When is the best time to start receiving your Social Security benefits? Determining your “full retirement age” will help you answer this question.
In previous years you could retire early by collecting reduced benefits starting at age 62, or you could delay until you turned 65. Currently, depending on when you were born, you will not reach full retirement age until between 65 and 67. People born in 1937 or earlier reach “full retirement age” at 65. From 1938 on, it increases slowly to age 67. For those born in 1960 or later, it is at age 67. Only when you meet the Social Security Administration’s (SSA) definition of full retirement age will you receive 100% of your benefits.

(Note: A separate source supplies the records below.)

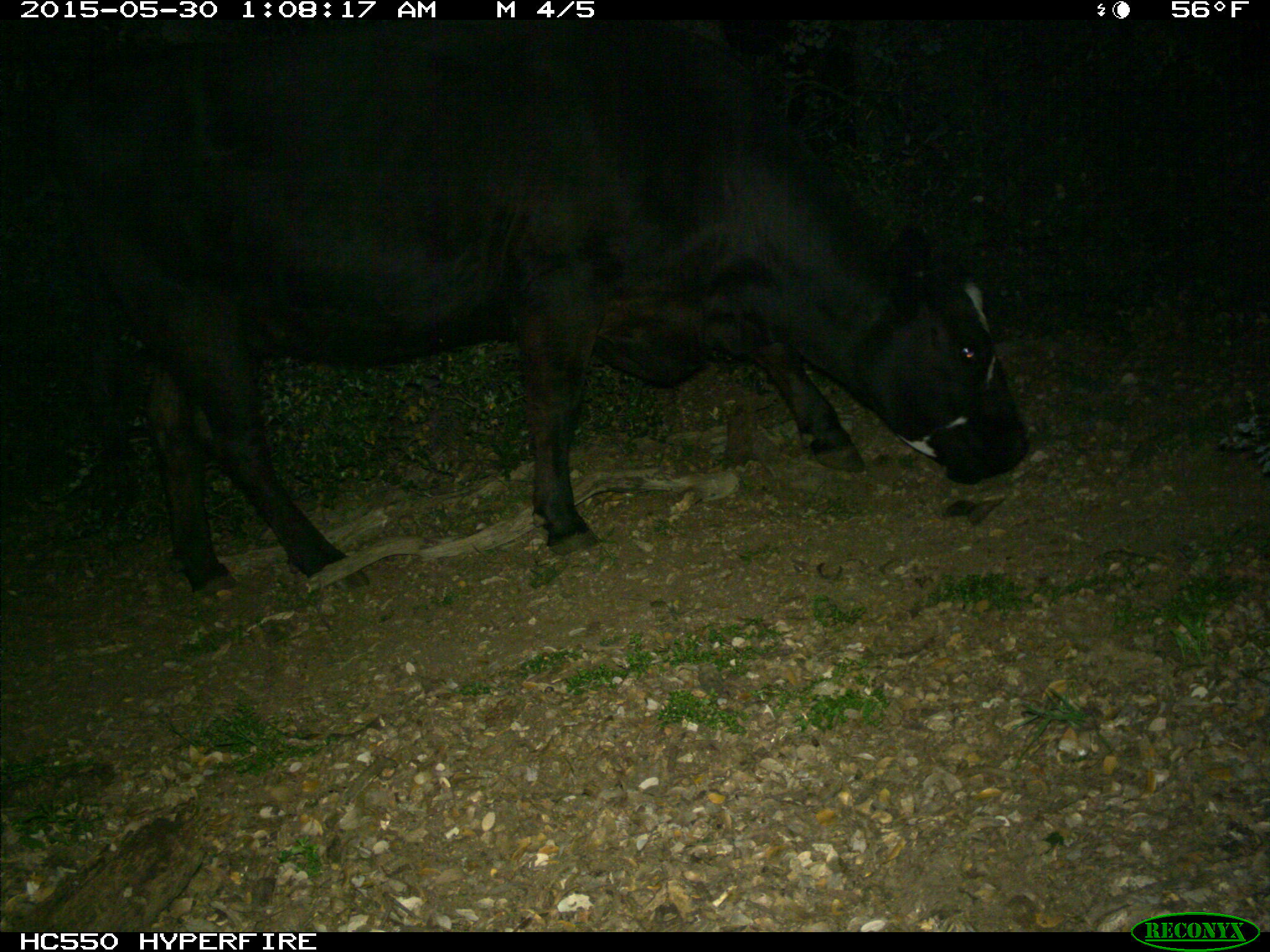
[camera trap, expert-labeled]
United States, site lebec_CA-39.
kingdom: Animalia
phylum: Chordata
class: Mammalia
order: Artiodactyla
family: Bovidae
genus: Bos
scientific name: Bos taurus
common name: domestic cow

You can surely retire before your full retirement age but the amount you get each month will be reduced for each month you started taking benefits early. For example: you retire this year at 62, having worked 40 years and ending your employment with a yearly salary of $85,000. Your benefit would be approximately $1,555 a month, according to SSA.gov. But if you could hold-off until 66, your full retirement age, you’d get roughly $2,094 a month. At 70, it would be closer to $2,850.
An 8% annual increase in Social Security benefits is a big reason to delay filing for benefits. There are other considerations. Here are five things to consider when deciding on the right age to start collecting benefits.

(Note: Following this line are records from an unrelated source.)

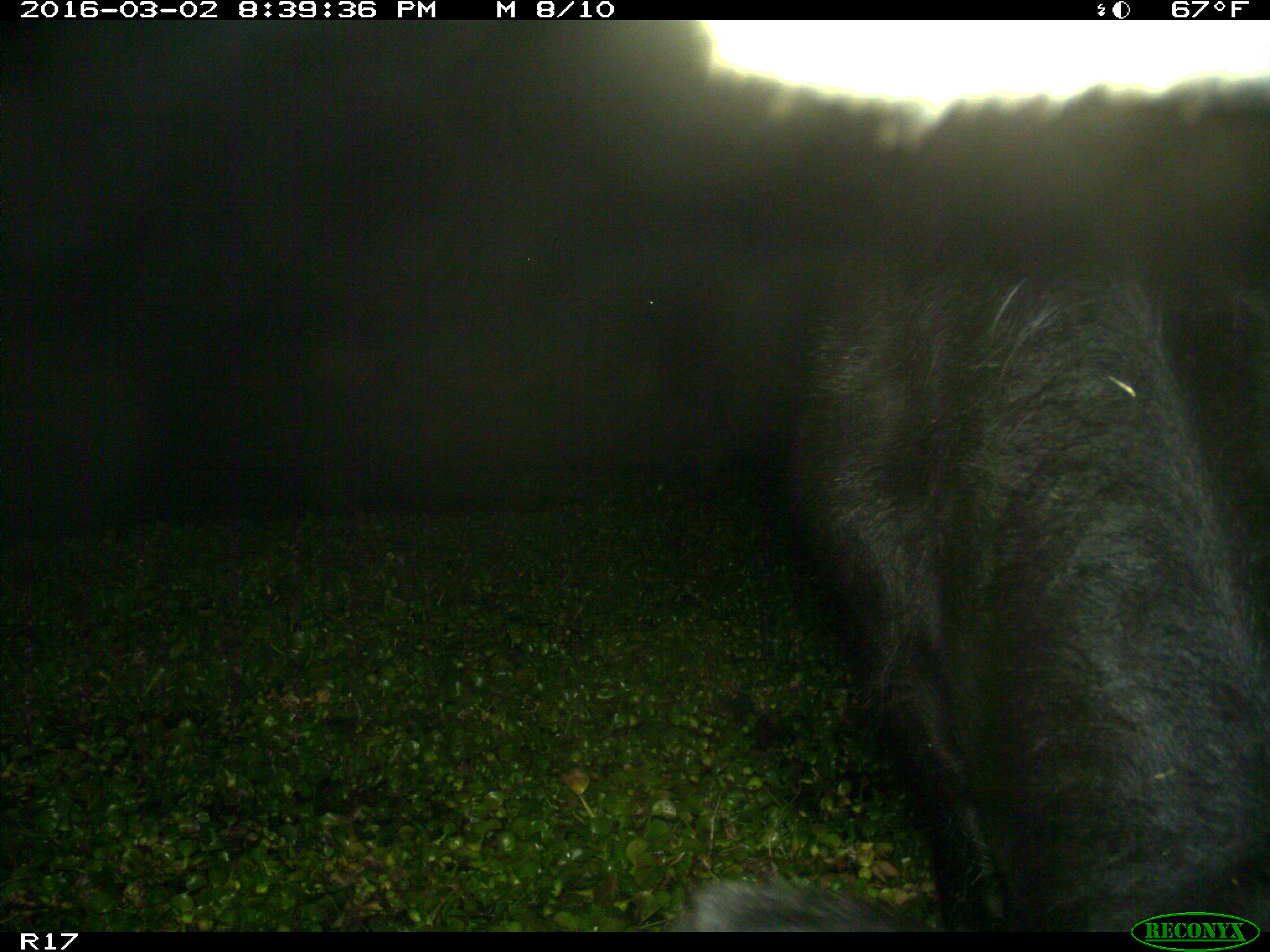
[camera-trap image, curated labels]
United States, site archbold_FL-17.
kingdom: Animalia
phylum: Chordata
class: Mammalia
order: Artiodactyla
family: Bovidae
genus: Bos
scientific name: Bos taurus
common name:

Earning a wage may reduce your benefit temporarily if you take Social Security early. If you’re still employed and you haven’t reached your full retirement age, $1 in benefits will be deducted for every $2 you earn above the annual limit ($17,040 individual in 2018).
Starting the month you reach your full retirement age, your benefits are no longer reduced regardless of how much you earn. You will still get credit for those earnings and the SSA will recalculate your benefit when you reach full retirement age.

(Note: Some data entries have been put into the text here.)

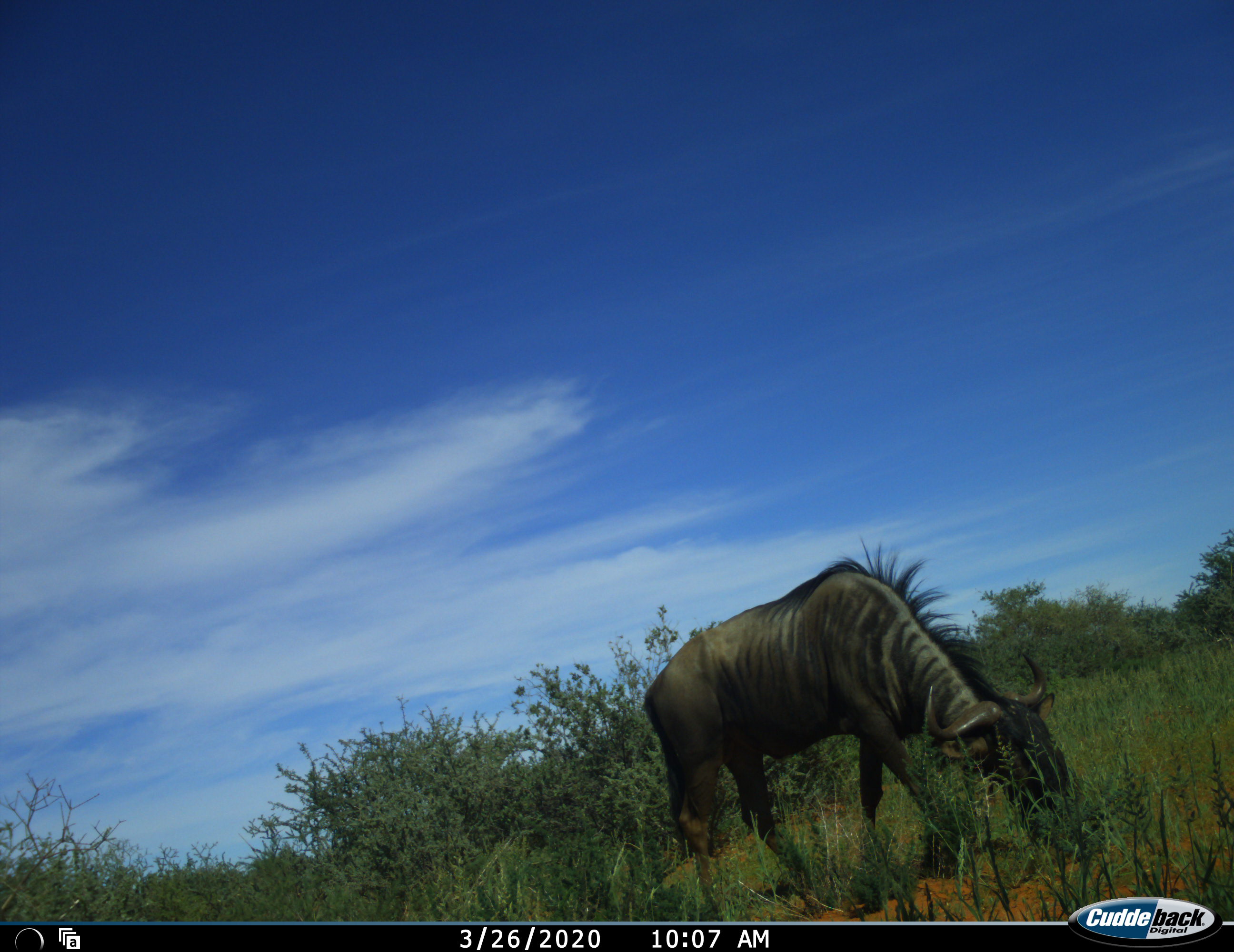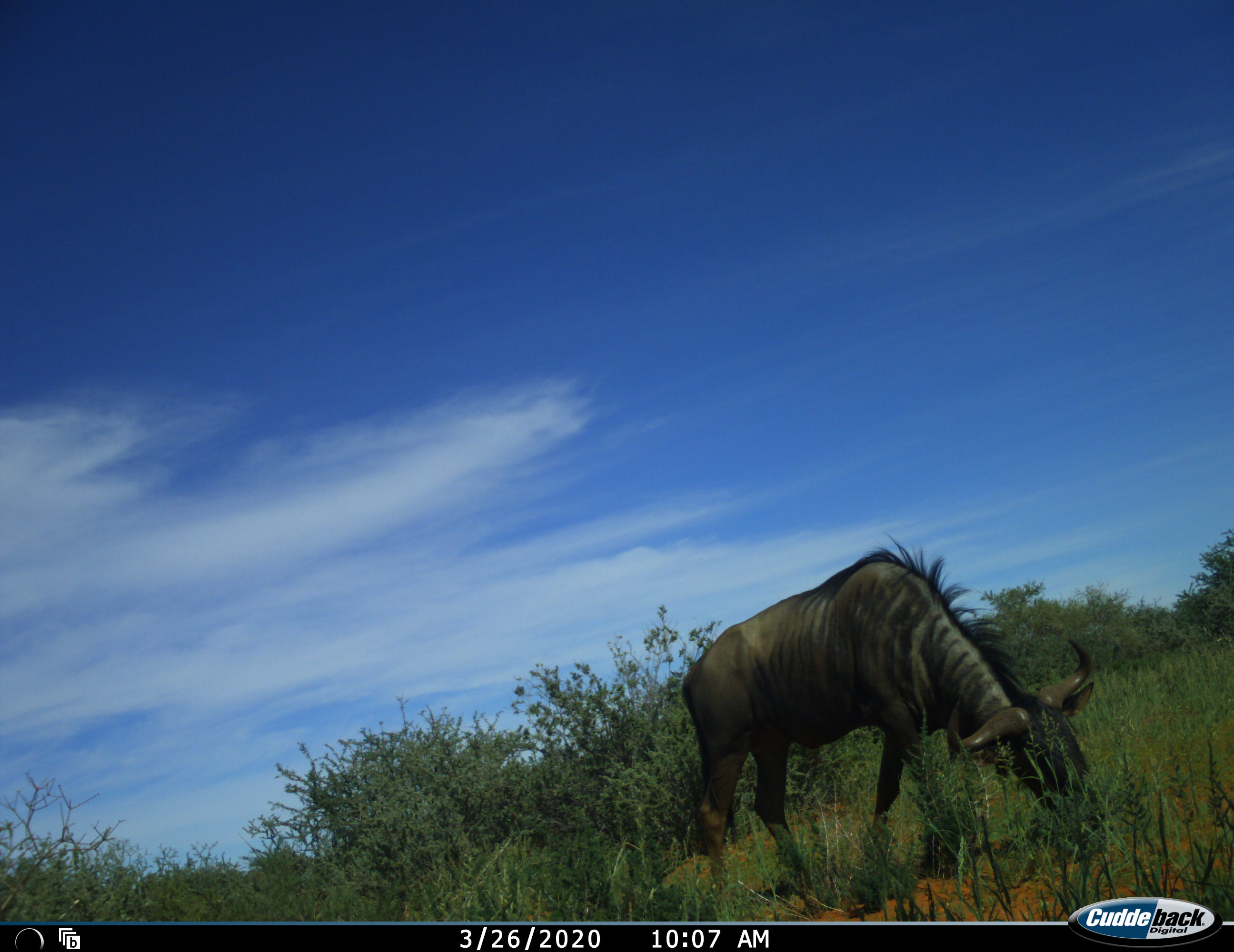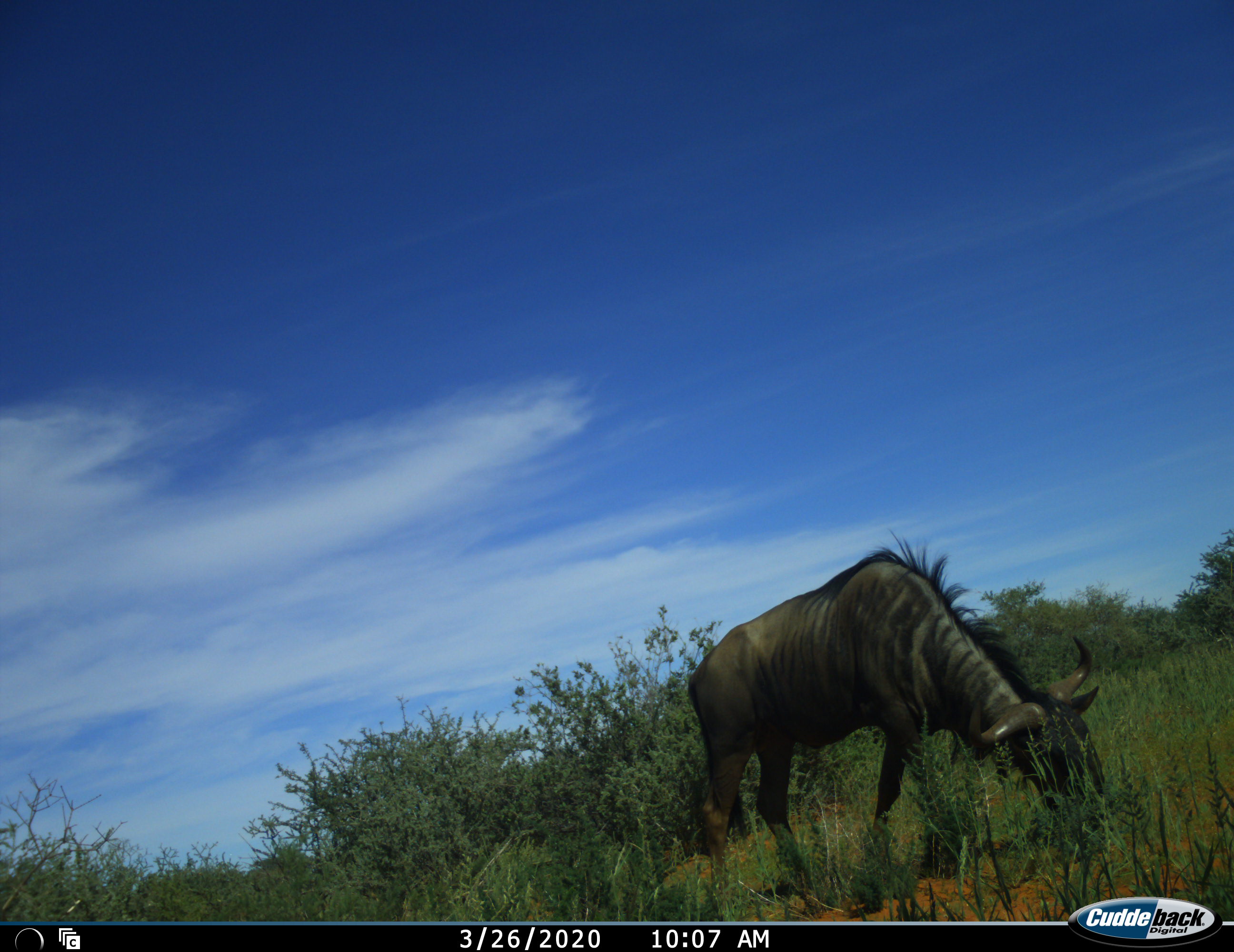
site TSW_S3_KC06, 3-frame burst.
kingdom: Animalia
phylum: Chordata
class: Mammalia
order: Artiodactyla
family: Bovidae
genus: Connochaetes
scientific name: Connochaetes taurinus taurinus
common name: blue wildebeest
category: wildebeestblue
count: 1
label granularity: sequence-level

There is no reason why you cannot claim early and invest that money in real estate, stocks, bonds or anything else that may be a sound investment. For instance, if you claim early, invest in the stock market and average an 8% annual return – which is far from guaranteed – you will almost certainly come out ahead compared with claiming late, according to an analysis by Dan Caplinger, director of investment planning for Motley Fool. This strategy has risks and does not work for most people, but it is important to know this is an option if you are one of the few savvy investors.
Your Family History
If you come from a long line of nonagenarians and you expect to live a long life as well, then waiting to file may be a better option. Heftier Social Security checks will be crucial if it is likely that you will outlive your other sources of income.
However, filing early can make things easier if you’re dealing with expensive health issues. If you believe those health problems will shorten your average life span, then waiting to take benefits may not make sense for you.
Spouses who did not earn enough credits to qualify for Social Security on their own are eligible to receive benefits starting at age 62 based on their spouse’s employment history. As with claiming benefits on your own record, your spousal benefit will be reduced if you claim benefits before reaching full retirement age. The highest spousal benefit you can receive is fifty percent of the benefit your spouse is entitled to at their full retirement age.
Make an Informed Decision
You don’t have to claim Social Security benefits just because you turn 62. If you are in good health and have other sources of income to keep you going, then waiting until you are 70 may be the best thing for you. This ensures the maximum payment for yourself and secure the maximum payment for your spouse. Ideally, your Social Security benefits should be one of several sources of income which you have set up over the course of your lifetime. One of the best ways to make an informed decision about retirement planning is by consulting a financial advisor and a licensed attorney to ensure your hard earned money continues to grow and is legally protected.